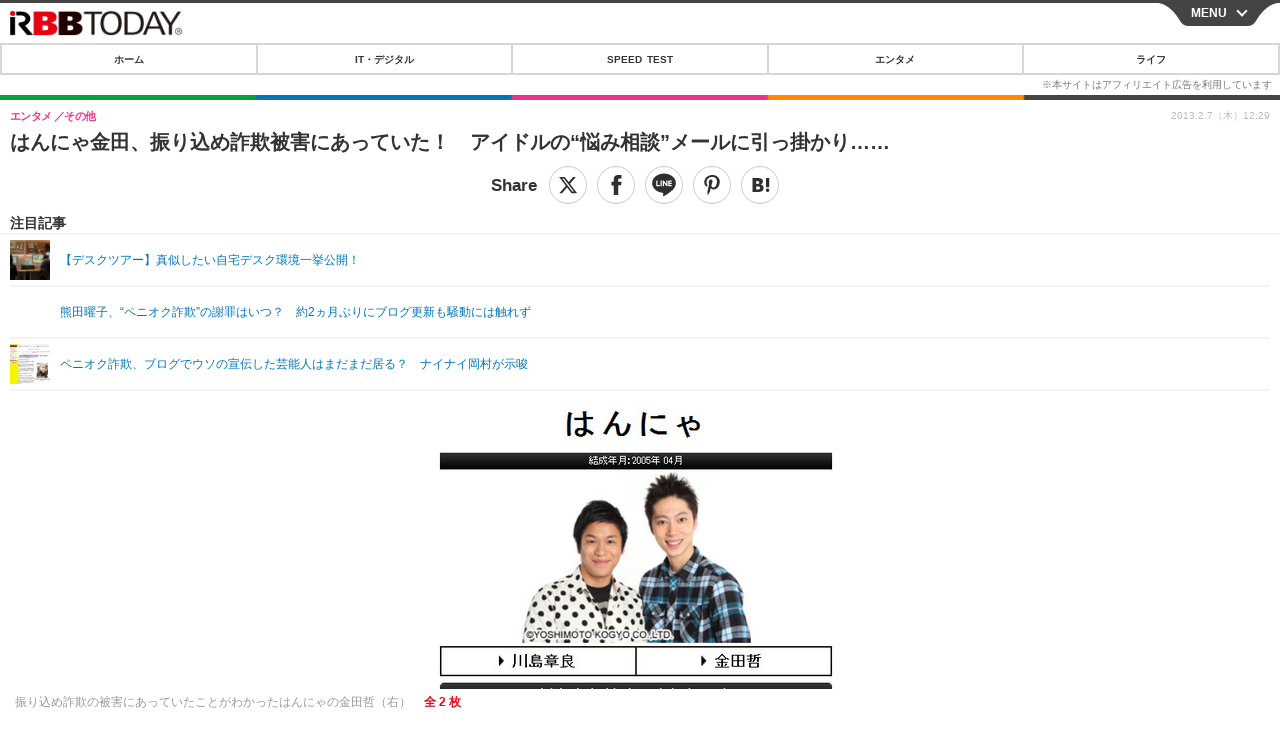

--- FILE ---
content_type: text/javascript;charset=utf-8
request_url: https://id.cxense.com/public/user/id?json=%7B%22identities%22%3A%5B%7B%22type%22%3A%22ckp%22%2C%22id%22%3A%22mktdkhwikpx4ph6z%22%7D%2C%7B%22type%22%3A%22lst%22%2C%22id%22%3A%223ev343l0t5x802izxqbkk204hz%22%7D%2C%7B%22type%22%3A%22cst%22%2C%22id%22%3A%223ev343l0t5x802izxqbkk204hz%22%7D%5D%7D&callback=cXJsonpCB7
body_size: 189
content:
/**/
cXJsonpCB7({"httpStatus":200,"response":{"userId":"cx:2jyan20vrvkj97csi4gk2ej9v:3u8w61cz5zaok","newUser":true}})

--- FILE ---
content_type: text/javascript;charset=utf-8
request_url: https://p1cluster.cxense.com/p1.js
body_size: 101
content:
cX.library.onP1('3ev343l0t5x802izxqbkk204hz');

-- -- --

Return all the material exactly, pictures excluded.

--- FILE ---
content_type: text/javascript;charset=utf-8
request_url: https://id.cxense.com/public/user/id?json=%7B%22identities%22%3A%5B%7B%22type%22%3A%22ckp%22%2C%22id%22%3A%22mktdkhwikpx4ph6z%22%7D%2C%7B%22type%22%3A%22lst%22%2C%22id%22%3A%223ev343l0t5x802izxqbkk204hz%22%7D%2C%7B%22type%22%3A%22cst%22%2C%22id%22%3A%223ev343l0t5x802izxqbkk204hz%22%7D%5D%7D&callback=cXJsonpCB7
body_size: 189
content:
/**/
cXJsonpCB7({"httpStatus":200,"response":{"userId":"cx:2jyan20vrvkj97csi4gk2ej9v:3u8w61cz5zaok","newUser":true}})

--- FILE ---
content_type: text/javascript;charset=utf-8
request_url: https://p1cluster.cxense.com/p1.js
body_size: 101
content:
cX.library.onP1('3ev343l0t5x802izxqbkk204hz');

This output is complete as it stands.